Aim of the task ->
Duplicate a stretch of the anon_vma locking thread word for word, beginning with "I tried the" and ending after "the anon_vma_chain stuff.".

Article ->
>> begin
I tried the approach of having vma_adjust and rmap_walk always seeing
the same anon_vma but I couldn't devise a method. It doesn't seem
possible but I'm still getting to grips with the anon_vma_chain stuff.
Maybe Rik can spot a better way of doing this.

==== CUT HERE ====
mm: Take the vma anon_vma lock in vma_adjust and during rmap_walk

vma_adjust() is updating anon VMA information without any locks taken.
In constract, file-backed mappings use the i_mmap_lock. This lack of
locking can result in races with page migration. During rmap_walk(),
vma_address() can return -EFAULT for an address that will soon be valid.
This leaves a dangling migration PTE behind which can later cause a
BUG_ON to trigger when the page is faulted in.

This patch has vma_adjust() take the vma->anon_vma lock. When
rmap_walk_anon() is walking the anon_vma_chain list, it can encounter a
VMA a different anon_vma. It cannot just take this lock because
depending on the order of traversal of anon_vma_chains in other
processes, it could cause a livelock. Instead, it releases the pages
anon_vma lock it has and starts again from scratch until it can traverse
the full list uncontended.

Signed-off-by: Mel Gorman <mel@csn.ul.ie>
---
 mm/mmap.c |    6 ++++++
 mm/rmap.c |   21 ++++++++++++++++++++-
 2 files changed, 26 insertions(+), 1 deletions(-)

diff --git a/mm/mmap.c b/mm/mmap.c
index f90ea92..61d6f1d 100644
--- a/mm/mmap.c
+++ b/mm/mmap.c
@@ -578,6 +578,9 @@ again:			remove_next = 1 + (end > next->vm_end);
 		}
 	}
 
+	if (vma->anon_vma)
+		spin_lock(&vma->anon_vma->lock);
+
 	if (root) ...
From: Christoph Lameter
Date: Thursday, April 22, 2010 - 12:40 pm

Isnt this also a race with reclaim /  swap?
--

From: KAMEZAWA Hiroyuki
Date: Thursday, April 22, 2010 - 4:52 pm

On Thu, 22 Apr 2010 14:40:46 -0500 (CDT)
Yes, it's also race in reclaim/swap ...
  page_referenced()
  try_to_unmap().
  rmap_walk()  <==== we hit this case.

But above 2 are not considered to be critical.

I'm not sure how this race affect KSM.

Thanks,
-Kame

--

From: Mel Gorman
Date: Friday, April 23, 2010 - 2:03 am

I'm not that familiar with KSM but took a look through. Mostly,
accessing the VMA is protected by the mmap_sem with the exception of
rmap_walk_ksm. It needs similar protection for accessing the VMA than
rmap_walk_anon does.

Specifically, this part

                list_for_each_entry(vmac, &anon_vma->head, same_anon_vma) {
                        vma = vmac->vma;
                        if (rmap_item->address < vma->vm_start ||
                            rmap_item->address >= vma->vm_end)
                                continue;

needs to acquire the vma->anon_vma lock if it differs or in your case
call something similar to vma_address_safe.
>> end
Data extract ->
>> begin
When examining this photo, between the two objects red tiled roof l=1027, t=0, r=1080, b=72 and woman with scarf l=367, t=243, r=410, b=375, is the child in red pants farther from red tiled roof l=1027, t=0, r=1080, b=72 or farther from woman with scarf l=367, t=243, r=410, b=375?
>> end
Solved exercise ->
I tried the approach of having vma_adjust and rmap_walk always seeing
the same anon_vma but I couldn't devise a method. It doesn't seem
possible but I'm still getting to grips with the anon_vma_chain stuff.